• _DATA SUPPLIED_
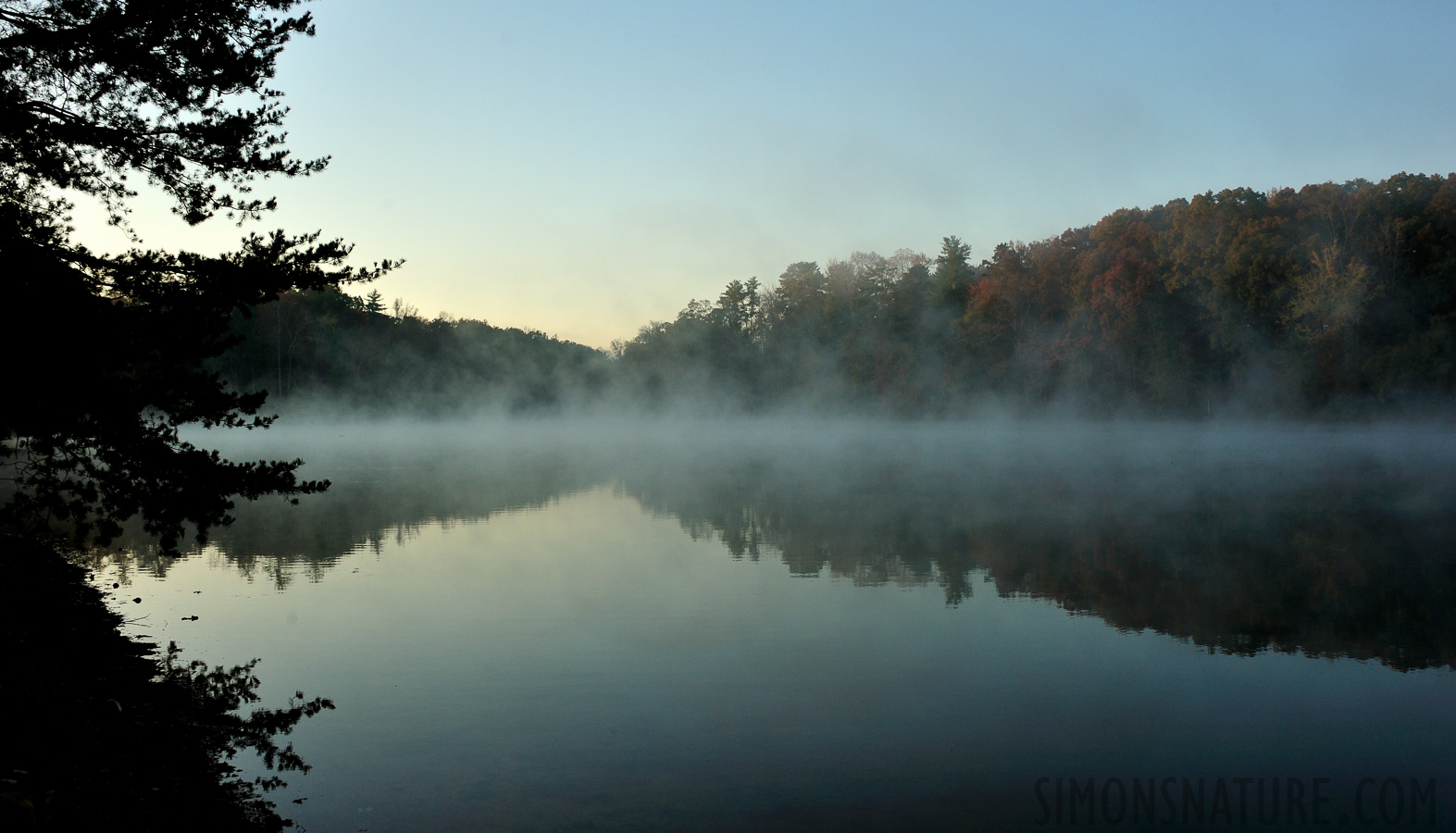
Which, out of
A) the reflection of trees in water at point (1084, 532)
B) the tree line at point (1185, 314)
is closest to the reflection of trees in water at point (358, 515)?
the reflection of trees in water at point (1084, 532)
==
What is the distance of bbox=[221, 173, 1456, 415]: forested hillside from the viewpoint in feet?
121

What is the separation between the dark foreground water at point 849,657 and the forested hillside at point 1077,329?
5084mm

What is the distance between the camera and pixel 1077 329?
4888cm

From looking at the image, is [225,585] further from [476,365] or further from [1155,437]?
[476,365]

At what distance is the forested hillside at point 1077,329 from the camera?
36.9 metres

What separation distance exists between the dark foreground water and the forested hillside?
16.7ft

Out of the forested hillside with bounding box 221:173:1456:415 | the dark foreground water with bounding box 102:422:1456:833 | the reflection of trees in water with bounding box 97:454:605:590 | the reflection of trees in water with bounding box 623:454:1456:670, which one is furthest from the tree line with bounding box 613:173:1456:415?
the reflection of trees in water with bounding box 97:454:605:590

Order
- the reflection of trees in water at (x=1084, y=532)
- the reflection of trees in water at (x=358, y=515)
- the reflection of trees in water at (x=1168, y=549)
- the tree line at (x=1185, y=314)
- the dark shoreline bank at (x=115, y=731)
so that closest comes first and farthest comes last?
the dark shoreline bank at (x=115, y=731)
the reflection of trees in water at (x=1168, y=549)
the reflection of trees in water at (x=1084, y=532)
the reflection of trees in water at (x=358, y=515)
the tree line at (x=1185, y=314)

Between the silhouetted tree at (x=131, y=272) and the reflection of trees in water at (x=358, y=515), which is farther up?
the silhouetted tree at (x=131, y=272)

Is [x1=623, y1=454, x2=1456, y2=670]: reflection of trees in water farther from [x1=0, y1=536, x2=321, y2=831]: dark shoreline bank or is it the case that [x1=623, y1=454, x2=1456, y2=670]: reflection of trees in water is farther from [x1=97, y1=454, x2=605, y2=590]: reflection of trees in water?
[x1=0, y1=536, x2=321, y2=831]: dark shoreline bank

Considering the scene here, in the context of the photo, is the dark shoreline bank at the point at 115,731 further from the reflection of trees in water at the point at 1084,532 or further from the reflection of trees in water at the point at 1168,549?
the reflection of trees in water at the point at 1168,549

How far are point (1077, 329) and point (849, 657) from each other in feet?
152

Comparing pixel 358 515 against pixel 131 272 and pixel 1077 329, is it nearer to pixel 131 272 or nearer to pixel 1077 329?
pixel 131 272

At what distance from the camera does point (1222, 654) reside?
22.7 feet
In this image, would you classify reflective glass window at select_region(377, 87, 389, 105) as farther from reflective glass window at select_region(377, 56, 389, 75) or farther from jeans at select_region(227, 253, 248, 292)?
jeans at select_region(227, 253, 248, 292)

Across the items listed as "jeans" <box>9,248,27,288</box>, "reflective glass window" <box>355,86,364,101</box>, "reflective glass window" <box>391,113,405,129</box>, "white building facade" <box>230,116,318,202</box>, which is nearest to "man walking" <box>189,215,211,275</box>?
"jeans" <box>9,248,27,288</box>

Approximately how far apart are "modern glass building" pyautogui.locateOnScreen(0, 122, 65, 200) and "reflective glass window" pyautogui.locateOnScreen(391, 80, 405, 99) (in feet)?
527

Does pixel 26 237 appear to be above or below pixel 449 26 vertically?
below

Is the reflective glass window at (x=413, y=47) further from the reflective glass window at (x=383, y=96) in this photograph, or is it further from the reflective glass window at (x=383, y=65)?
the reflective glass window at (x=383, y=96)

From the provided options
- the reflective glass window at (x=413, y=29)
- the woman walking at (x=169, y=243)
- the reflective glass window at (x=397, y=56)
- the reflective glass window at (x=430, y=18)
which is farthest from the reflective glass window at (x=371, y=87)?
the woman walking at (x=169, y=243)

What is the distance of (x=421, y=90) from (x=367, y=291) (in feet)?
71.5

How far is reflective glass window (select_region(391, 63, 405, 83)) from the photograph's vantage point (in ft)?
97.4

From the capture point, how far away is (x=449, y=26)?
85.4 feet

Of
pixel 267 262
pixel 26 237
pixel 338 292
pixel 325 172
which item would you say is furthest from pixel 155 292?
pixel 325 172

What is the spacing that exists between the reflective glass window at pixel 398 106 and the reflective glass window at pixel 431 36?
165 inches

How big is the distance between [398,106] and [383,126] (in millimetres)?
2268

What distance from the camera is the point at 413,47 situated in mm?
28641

• _TASK STATEMENT_
Which lines in the records above contain the string "building" with matching case? Collect each of those lines and copy it out in full.

• _RESPONSE TO THE EXERCISE_
Across the items listed as "jeans" <box>9,248,27,288</box>, "reflective glass window" <box>355,86,364,101</box>, "reflective glass window" <box>391,113,405,129</box>, "white building facade" <box>230,116,318,202</box>, which is nearest to "man walking" <box>189,215,211,275</box>?
Approximately how far apart are "modern glass building" pyautogui.locateOnScreen(0, 122, 65, 200) and "reflective glass window" pyautogui.locateOnScreen(391, 80, 405, 99) (in feet)?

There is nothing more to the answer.